Multi-Asset Weekly Newsletter
30 May 2026 | By IFA GLOBAL | Category - Market
Weekly Newsletter
Risk Sentiment Improves Amid Cooling Oil Prices.
Global Development:
Prospects of US and Iran reaching an agreement to extend ceasefire for 60 days during which there would be unrestricted passage through SoH and negotiations on Iran's nuclear program lift sentiment. Energy prices cooled off, leading to a rally in bonds and equities. Dollar was weaker against most major and EM currencies this week. Trump is however yet to sign the agreement.
The WEF Chief Economists' Outlook highlighted global growth concerns and indicated the possibility of a stagflation like scenario. However, most of the Economists surveyed expected India to be the brightest growth story over the next 12 months on infrastructure spending and domestic manufacturing and saw imported inflation as being the key risk.
Key event to look forward to next week would be the US May jobs report and RBI policy on Friday.
Foreign Exchange:
- The US Dollar weakened against most G10 currencies this week, led by gains in the New Zealand Dollar (+2.4%) and Swedish Krona (+1.4%). Commodity-linked currencies outperformed, while the Japanese Yen was the only major currency to post a marginal decline against the Dollar.
- The Euro gained 0.5% against the US Dollar this week, supported by broad Dollar weakness and improved risk sentiment across global markets.
- The British Pound rose 0.2% against the US Dollar this week, benefiting from a softer Dollar environment and resilient market risk appetite.
- Most Asian currencies strengthened against the US Dollar this week, led by the Korean Won (+0.9%) and Indian Rupee (+0.7%), as improving global risk sentiment and broad Dollar weakness supported regional currencies. Indonesia's Rupiah was the only major laggard, declining 0.9%.
- Rupee strengthened 0.7% this week to 95.00, compared to previous week close of 95.69. It traded a 94.96-95.80 range this week.
- The INR forward curve remained downward sloping at the front end, with implied yields easing from 3.82% (1M) to 2.98% (2Y), before steepening modestly further out to 3.53% at the 5-year tenor.

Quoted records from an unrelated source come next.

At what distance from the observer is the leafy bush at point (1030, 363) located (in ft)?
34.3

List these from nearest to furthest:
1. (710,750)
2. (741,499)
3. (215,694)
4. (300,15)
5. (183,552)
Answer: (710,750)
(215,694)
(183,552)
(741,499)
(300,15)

- 3m ATMF implied volatility is at 5.55%
- FX Reserves dropped USD 7.5bn in week ending 22nd May to USD 681.4bn. RBI is short more than USD 100bn in forwards (USD 103bn as per latest RBI bulletin).
Fixed Income:
- Sovereign bond yields declined across major economies this week, led by Switzerland (-16bps) and the US (-12bps), as easing geopolitical risks and expectations of a more accommodative policy outlook supported fixed-income markets
- Yield on the domestic 10y benchmark eased 9bps to 7% this week
- Banking system liquidity is in surplus of only around Rs 50000crs.
- Overnight MIBOR fixings happened in 5.43-5.52% this week. 1y OIS came off 20bps this week to 6.08%. 5y OIS came off 21bps to 6.60% this week
- 1y T-bill yield is at 5.92% and 1y CD yield is at 7.83%.
- 10y AAA PSUs are yielding around 7.80% and 10y AAA NBFCs around 7.90% annualized.
- FPIs invested net USD 400mn in domestic debt in May.
Commodities:
Commodities: Crude oil prices declined sharply this week, with Brent and WTI down 12% and 9.3% respectively, amid easing geopolitical concerns. Base metals remained firm, while gold edged higher and US natural gas outperformed with a 9% gain.
Our Views: What we like?
FX
Dollar index and majors continue to remain ramge bound in a 5% range. Rupee has strengthened 2% from lows but further room for appreciation is likely to be limited even if the geopoltical situation normalizes completely. RBI has a massive short position in forwards, which it would want to square off. It may therefore keep a firm floor in USDINR. We expect a 94.40-96.20 range over the next 4-6 weeks
Fixed Income
RBI policy is due on Friday in coming week. We expect the RBI to hold rates to support growth given that Rupee has come off from lows. We expect the Yield on the domestic 10y to trade a 6.85-7.15% range over the next few weeks.
Commodities
Crude will remain vulnerable to headline news. Overall we are bullish commodities, especially precious metals and base metals. We believe it is an opportune time to add Gold to portfolio given the correction in both USDINR and global Gold prices.